# Extrait fourni
▬▬▬▬▬▬▬▬▬▬

L’objet principal du projet de loi sous examen est plus précisément de modifier les conditions d’octroi de l’allocation familiale visées aux articles 269 et 270 du Code de la sécurité sociale afin de tenir compte de l’arrêt C- 802/18 de la CJUE.
Le Conseil d’État constate que les auteurs procèdent à un changement de paradigme quant au droit à l’allocation familiale, en remplaçant le droit personnel de l’enfant résident, qui a été consacré pour la première fois par la loi du 19 juin 1985 concernant les allocations familiales et portant création de la caisse nationale des prestations familiales, par un droit du parent affilié à la sécurité sociale pour l’enfant avec lequel il présente un lien de filiation direct, et ce indépendamment du fait qu’il pourvoit réellement à l’entretien de cet enfant.

▬▬▬▬▬▬▬▬▬▬

# Section des données
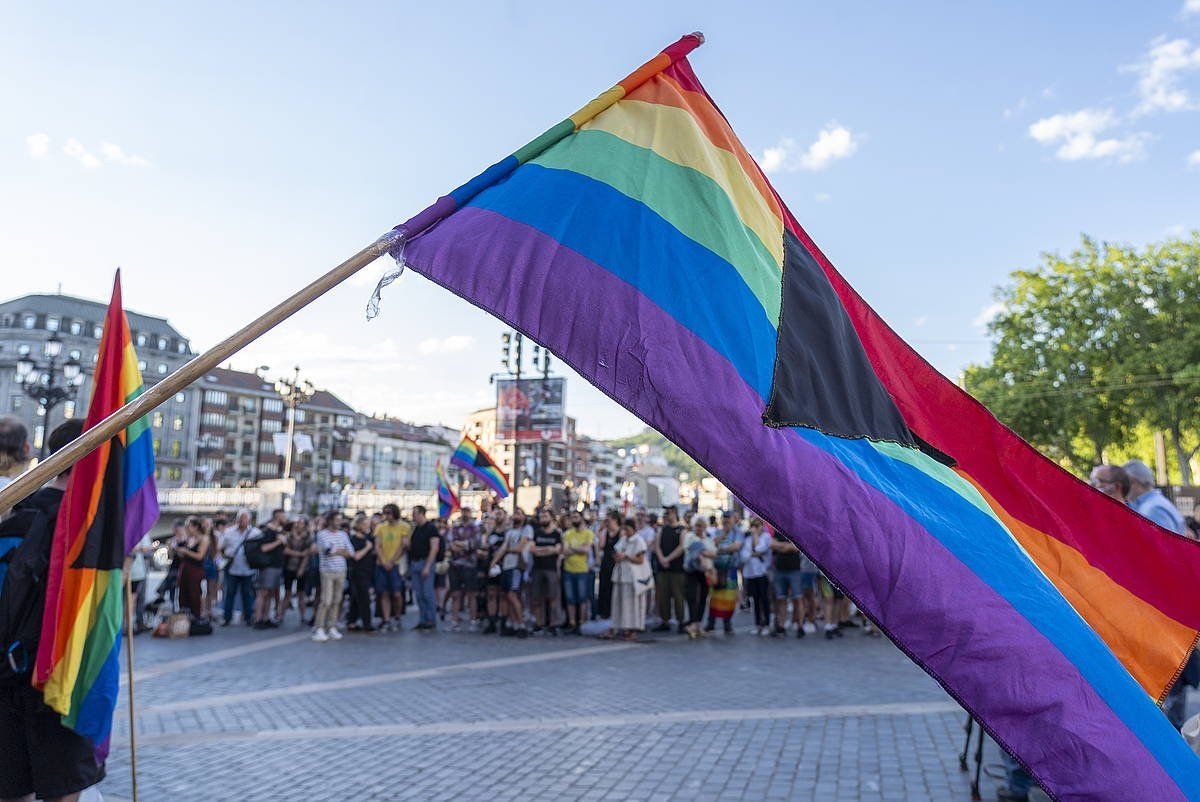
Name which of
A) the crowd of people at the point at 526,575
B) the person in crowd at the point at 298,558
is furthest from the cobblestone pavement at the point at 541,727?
the person in crowd at the point at 298,558

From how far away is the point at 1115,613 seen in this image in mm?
3244

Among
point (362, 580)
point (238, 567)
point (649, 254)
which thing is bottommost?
point (362, 580)

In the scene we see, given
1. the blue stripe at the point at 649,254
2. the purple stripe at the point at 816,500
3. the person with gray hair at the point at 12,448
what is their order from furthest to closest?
the person with gray hair at the point at 12,448 < the blue stripe at the point at 649,254 < the purple stripe at the point at 816,500

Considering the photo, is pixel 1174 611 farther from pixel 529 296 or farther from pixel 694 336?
pixel 529 296

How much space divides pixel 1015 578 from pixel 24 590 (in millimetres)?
3777

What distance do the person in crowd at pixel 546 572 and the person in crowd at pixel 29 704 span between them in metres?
10.8

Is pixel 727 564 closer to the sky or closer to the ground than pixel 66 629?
closer to the ground

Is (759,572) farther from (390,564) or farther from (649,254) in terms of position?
(649,254)

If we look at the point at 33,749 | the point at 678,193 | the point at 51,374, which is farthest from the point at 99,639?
the point at 51,374

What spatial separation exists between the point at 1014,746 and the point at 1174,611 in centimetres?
167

▬▬▬▬▬▬▬▬▬▬

Reproduisez le passage de l'extrait commençant par « Le Conseil d’État » et se terminant par « de cet enfant. ». Le listing n'a aucun rapport avec l'extrait.

Le Conseil d’État constate que les auteurs procèdent à un changement de paradigme quant au droit à l’allocation familiale, en remplaçant le droit personnel de l’enfant résident, qui a été consacré pour la première fois par la loi du 19 juin 1985 concernant les allocations familiales et portant création de la caisse nationale des prestations familiales, par un droit du parent affilié à la sécurité sociale pour l’enfant avec lequel il présente un lien de filiation direct, et ce indépendamment du fait qu’il pourvoit réellement à l’entretien de cet enfant.